=== Text provided ===
Brilliant is offering a 30  day free trial and 20% off an annual premium subscription when  you sign up at Brilliant.org/SciShow. In early 2024, an aquarium in North  Carolina shared some happy news.

Their round stingray named Charlotte was pregnant! But there was one thing missing  from this family portrait. There were no male stingrays in the tank, which are typically required  for stingray reproduction.

Sadly, Charlotte is not on track  to start a new underwater religion. Instead, science has another  explanation: parthenogenesis. Parthenogenesis is a form of  reproduction where a female is able to make her own fertilized embryo all  on her own, no genetic father needed.

So we thought this was the perfect time  to talk about the single moms of nature, and a surprising form of reproduction that keeps popping up where we don’t expect it. [♪ INTRO] First, let’s talk about sex. Or more accurately, the lack of it. Animals that reproduce sexually  make new reproductive cells through a process called meiosis, which  is a way of getting organisms that have two sets of chromosomes to end up with  one set in each reproductive cell.

A sperm brings one set, an  egg brings another, and boom! You have two sets of chromosomes  and you’re off to the races. In technical terms, a haploid  egg and a haploid sperm come together to make a diploid embryo.

But making those haploid cells  is a complicated process. Cells don’t just split in two and give one  set of chromosomes to each daughter cell. Oh no, they had to get funky with it.

First, the parent cell duplicates its chromosomes so it has four sets of chromosomes. Then it splits, and then it splits again, so you end up with four  haploid reproductive cells. For males, that just creates four  sperm cells per round of meiosis.

But for females, it’s even more complicated. One of the four haploid cells becomes the egg, and the other three smaller,  sad little sisters die off. Well, usually, anyway.

Sperm meets egg in whatever way is  usual for your given species, and bang! You’ve got a diploid bun in the oven. But now let’s talk about what happens  when animals take a different approach.

Parthenogenesis is the term  for all the different ways that an individual can reproduce without any  other parent’s DNA entering the mix. And there are a few ways that it can work. For instance, in a lot of cases,  the egg actually fuses with one of those sad sisters I mentioned,  which is how they make a diploid embryo.

In some other species, the chromosomes  get doubled twice before the splitting stages of meiosis, so they make the typical  four cells, but they’re all diploids. And neither of these processes  is the same as cloning. Cloning is when the reproductive  cells double up on chromosomes but then only divide once,  resulting in two egg cells with full sets of chromosomes  that are identical to mom’s.

In any of these cases, you end up with a baby with just a female parent, AKA a parthenote. But, why do females do this? And also, like how?

Well as with everything in science,  that answer is “it depends”. Let’s start with a classic - sharks. We’ve observed parthenogenesis in  sharks and their close relatives, the rays, both in captivity and in the wild.

=== Excerpted data ===

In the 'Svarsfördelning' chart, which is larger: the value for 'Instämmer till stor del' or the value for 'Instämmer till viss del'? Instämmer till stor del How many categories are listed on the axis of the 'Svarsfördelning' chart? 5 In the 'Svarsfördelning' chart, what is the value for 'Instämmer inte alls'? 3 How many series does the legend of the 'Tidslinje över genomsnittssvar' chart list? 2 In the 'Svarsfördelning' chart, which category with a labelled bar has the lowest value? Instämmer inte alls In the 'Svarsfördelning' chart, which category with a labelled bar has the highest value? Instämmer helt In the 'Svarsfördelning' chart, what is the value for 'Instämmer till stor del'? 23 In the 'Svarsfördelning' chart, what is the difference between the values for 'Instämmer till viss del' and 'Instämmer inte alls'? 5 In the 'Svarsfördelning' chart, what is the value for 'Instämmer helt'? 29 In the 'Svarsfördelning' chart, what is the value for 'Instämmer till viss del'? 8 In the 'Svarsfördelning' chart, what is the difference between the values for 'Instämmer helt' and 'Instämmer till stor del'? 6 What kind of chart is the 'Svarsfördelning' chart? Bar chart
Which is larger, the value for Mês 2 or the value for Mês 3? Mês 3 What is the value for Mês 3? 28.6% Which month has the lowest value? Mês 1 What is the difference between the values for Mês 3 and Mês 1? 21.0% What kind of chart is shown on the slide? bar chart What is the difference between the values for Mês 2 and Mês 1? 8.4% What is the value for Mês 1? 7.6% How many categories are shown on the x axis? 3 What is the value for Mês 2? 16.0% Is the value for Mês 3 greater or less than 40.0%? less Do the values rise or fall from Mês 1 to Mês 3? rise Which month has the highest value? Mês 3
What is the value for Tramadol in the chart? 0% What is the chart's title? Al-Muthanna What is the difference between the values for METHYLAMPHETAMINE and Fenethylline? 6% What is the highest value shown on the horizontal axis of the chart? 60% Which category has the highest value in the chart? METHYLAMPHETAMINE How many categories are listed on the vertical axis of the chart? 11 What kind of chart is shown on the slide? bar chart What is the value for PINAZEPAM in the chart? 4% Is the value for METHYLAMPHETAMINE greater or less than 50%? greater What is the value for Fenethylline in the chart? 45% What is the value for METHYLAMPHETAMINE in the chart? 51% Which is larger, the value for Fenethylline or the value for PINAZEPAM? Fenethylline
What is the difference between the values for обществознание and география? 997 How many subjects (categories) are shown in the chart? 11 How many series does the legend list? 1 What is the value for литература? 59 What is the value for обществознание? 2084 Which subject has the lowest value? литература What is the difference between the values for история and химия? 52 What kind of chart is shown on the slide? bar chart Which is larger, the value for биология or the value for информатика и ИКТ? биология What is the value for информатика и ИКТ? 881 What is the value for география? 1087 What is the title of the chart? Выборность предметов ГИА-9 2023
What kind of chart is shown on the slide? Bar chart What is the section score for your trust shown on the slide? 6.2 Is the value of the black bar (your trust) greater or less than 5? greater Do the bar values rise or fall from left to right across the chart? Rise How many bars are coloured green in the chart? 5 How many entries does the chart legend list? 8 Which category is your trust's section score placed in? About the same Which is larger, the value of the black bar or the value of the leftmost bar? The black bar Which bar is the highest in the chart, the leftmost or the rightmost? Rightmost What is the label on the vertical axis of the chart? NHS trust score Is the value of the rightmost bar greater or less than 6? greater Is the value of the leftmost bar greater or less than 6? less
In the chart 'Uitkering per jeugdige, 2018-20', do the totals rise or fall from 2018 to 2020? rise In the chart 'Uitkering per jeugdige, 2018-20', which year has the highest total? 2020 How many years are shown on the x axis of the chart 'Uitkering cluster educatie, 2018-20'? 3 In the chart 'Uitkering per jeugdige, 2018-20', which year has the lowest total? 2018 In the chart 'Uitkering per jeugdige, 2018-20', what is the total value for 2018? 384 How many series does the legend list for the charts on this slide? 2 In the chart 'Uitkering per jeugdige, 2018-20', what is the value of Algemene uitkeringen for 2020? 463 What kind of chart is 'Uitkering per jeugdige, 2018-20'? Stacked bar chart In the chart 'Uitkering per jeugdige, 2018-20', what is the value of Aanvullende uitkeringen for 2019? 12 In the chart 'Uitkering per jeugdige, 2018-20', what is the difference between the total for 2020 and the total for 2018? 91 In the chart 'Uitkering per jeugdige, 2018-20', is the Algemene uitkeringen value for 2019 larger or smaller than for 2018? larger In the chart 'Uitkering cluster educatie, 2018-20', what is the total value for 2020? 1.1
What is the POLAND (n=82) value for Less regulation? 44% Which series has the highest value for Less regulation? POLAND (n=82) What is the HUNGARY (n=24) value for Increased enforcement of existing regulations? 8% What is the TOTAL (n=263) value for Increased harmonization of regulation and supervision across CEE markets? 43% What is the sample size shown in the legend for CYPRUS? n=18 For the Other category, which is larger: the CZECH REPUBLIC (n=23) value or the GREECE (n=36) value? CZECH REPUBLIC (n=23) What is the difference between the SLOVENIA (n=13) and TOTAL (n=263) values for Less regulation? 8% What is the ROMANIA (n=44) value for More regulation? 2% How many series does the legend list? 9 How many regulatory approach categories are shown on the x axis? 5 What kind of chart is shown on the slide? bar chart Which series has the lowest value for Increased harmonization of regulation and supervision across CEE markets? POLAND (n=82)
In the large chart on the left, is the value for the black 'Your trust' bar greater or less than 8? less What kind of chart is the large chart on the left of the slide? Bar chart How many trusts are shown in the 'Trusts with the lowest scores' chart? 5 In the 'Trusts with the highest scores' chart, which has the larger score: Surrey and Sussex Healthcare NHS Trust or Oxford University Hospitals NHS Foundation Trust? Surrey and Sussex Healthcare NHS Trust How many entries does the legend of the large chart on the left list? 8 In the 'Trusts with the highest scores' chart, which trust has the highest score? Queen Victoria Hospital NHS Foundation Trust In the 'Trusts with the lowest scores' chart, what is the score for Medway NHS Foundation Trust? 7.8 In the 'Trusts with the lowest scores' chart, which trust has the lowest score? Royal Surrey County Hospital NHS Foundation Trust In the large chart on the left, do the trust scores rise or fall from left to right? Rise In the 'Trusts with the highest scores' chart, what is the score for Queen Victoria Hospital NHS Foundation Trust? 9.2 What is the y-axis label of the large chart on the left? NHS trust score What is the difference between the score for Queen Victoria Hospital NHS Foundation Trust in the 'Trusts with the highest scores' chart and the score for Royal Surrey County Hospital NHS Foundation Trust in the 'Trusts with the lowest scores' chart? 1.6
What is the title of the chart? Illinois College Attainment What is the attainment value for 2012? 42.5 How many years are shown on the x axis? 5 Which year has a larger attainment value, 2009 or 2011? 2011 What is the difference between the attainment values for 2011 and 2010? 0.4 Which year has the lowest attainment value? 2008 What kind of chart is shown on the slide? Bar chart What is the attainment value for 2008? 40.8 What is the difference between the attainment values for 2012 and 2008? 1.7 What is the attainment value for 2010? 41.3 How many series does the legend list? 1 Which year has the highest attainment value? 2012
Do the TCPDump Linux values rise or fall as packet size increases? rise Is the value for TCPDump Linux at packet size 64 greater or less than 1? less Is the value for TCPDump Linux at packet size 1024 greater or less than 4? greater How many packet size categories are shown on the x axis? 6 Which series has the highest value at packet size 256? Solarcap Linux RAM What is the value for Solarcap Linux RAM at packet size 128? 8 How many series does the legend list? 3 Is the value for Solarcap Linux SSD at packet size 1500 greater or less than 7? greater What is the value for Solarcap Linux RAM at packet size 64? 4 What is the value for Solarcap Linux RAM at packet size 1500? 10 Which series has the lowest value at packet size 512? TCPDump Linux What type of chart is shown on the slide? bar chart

=== To do ===
Translate this sentence from the parthenogenesis text into Spanish: "Parthenogenesis is the term for all the different ways that an individual can reproduce without any other parent's DNA entering the mix."

=== Solution to this problem ===
La partenogénesis es el término para todas las distintas formas en que un individuo puede reproducirse sin que el ADN de ningún otro progenitor entre en la mezcla.